▶ WRITTEN REQUEST
Copy every one of the following items word for word, with no changes.

## Start PROVIDED DATA

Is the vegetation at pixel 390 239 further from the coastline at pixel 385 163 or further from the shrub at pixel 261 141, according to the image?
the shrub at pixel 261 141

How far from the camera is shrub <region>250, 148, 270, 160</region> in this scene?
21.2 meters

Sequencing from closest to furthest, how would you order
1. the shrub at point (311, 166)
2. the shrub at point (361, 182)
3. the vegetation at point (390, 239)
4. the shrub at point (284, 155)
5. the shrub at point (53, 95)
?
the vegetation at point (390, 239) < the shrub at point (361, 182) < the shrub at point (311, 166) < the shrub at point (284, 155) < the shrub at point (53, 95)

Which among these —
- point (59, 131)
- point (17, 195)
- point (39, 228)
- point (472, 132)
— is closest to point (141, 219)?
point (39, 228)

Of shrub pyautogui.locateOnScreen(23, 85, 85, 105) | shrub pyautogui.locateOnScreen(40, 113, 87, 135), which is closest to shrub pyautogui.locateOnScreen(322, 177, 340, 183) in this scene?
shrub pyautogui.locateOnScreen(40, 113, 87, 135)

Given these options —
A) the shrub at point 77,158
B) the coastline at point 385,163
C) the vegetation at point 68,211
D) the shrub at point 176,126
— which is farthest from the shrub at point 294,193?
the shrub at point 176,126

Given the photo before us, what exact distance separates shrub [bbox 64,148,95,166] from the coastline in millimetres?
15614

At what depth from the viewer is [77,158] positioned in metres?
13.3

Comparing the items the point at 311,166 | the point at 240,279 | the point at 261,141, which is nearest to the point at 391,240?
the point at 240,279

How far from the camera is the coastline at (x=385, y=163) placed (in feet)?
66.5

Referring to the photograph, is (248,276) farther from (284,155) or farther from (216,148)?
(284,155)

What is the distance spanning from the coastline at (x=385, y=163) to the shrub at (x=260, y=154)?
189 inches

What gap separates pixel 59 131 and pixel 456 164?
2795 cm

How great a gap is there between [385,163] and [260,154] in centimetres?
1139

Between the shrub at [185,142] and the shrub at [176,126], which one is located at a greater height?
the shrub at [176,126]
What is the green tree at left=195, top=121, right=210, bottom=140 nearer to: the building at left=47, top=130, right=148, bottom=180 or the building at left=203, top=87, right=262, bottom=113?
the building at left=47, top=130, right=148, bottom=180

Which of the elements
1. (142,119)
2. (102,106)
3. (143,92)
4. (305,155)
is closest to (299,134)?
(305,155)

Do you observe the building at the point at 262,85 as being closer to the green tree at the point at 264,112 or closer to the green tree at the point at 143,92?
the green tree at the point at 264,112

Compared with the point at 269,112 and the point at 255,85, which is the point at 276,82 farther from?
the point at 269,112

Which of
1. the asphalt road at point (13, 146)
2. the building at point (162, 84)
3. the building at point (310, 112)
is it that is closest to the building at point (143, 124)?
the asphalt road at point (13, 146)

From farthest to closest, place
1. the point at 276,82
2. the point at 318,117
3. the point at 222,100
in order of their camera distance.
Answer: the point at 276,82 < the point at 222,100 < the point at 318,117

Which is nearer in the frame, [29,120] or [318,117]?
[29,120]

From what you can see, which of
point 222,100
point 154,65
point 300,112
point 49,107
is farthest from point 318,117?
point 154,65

## End PROVIDED DATA

▶ OUTPUT OF THE TASK
Is the vegetation at pixel 390 239 further from the coastline at pixel 385 163 or further from the shrub at pixel 261 141, according to the image?
the shrub at pixel 261 141

How far from the camera is shrub <region>250, 148, 270, 160</region> in this scene?
21.2 meters

Sequencing from closest to furthest, how would you order
1. the shrub at point (311, 166)
2. the shrub at point (361, 182)
3. the vegetation at point (390, 239)
4. the shrub at point (284, 155)
5. the shrub at point (53, 95)
?
the vegetation at point (390, 239) < the shrub at point (361, 182) < the shrub at point (311, 166) < the shrub at point (284, 155) < the shrub at point (53, 95)

Which among these —
- point (59, 131)
- point (17, 195)
- point (39, 228)
- point (472, 132)
— is closest to point (141, 219)?
point (39, 228)

Of shrub pyautogui.locateOnScreen(23, 85, 85, 105) | shrub pyautogui.locateOnScreen(40, 113, 87, 135), which is closest to shrub pyautogui.locateOnScreen(322, 177, 340, 183) in this scene?
shrub pyautogui.locateOnScreen(40, 113, 87, 135)

Given these options —
A) the shrub at point 77,158
B) the coastline at point 385,163
C) the vegetation at point 68,211
D) the shrub at point 176,126
— which is farthest from the shrub at point 294,193?
the shrub at point 176,126

Given the photo before us, what exact distance separates shrub [bbox 64,148,95,166] from the coastline in millimetres?
15614

At what depth from the viewer is [77,158] positioned in metres?
13.3

Comparing the items the point at 311,166 | the point at 240,279 | the point at 261,141, which is nearest to the point at 391,240?
the point at 240,279

How far from the camera is the coastline at (x=385, y=163) placed (in feet)?
66.5

Referring to the photograph, is (248,276) farther from (284,155) or farther from (216,148)?
(284,155)

What is the distance spanning from the coastline at (x=385, y=163) to the shrub at (x=260, y=154)?
189 inches

What gap separates pixel 59 131 and pixel 456 164?
2795 cm

How great a gap is there between [385,163] and [260,154] in centimetres?
1139

Between the shrub at [185,142] and the shrub at [176,126], which one is located at a greater height?
the shrub at [176,126]
What is the green tree at left=195, top=121, right=210, bottom=140 nearer to: the building at left=47, top=130, right=148, bottom=180 or the building at left=203, top=87, right=262, bottom=113?
the building at left=47, top=130, right=148, bottom=180

Which of the elements
1. (142,119)
2. (102,106)
3. (143,92)
4. (305,155)
is closest to (299,134)?
(305,155)

Do you observe the building at the point at 262,85 as being closer to the green tree at the point at 264,112 or closer to the green tree at the point at 143,92?
the green tree at the point at 264,112

Compared with the point at 269,112 and the point at 255,85, which is the point at 276,82 farther from?
the point at 269,112

Which of
1. the asphalt road at point (13, 146)
2. the building at point (162, 84)
3. the building at point (310, 112)
is it that is closest to the building at point (143, 124)?
the asphalt road at point (13, 146)

From farthest to closest, place
1. the point at 276,82
2. the point at 318,117
3. the point at 222,100
in order of their camera distance.
Answer: the point at 276,82 < the point at 222,100 < the point at 318,117

Which is nearer in the frame, [29,120] or [318,117]?
[29,120]

From what you can see, which of
point 222,100
point 154,65
point 300,112
point 49,107
is farthest from point 318,117?
point 154,65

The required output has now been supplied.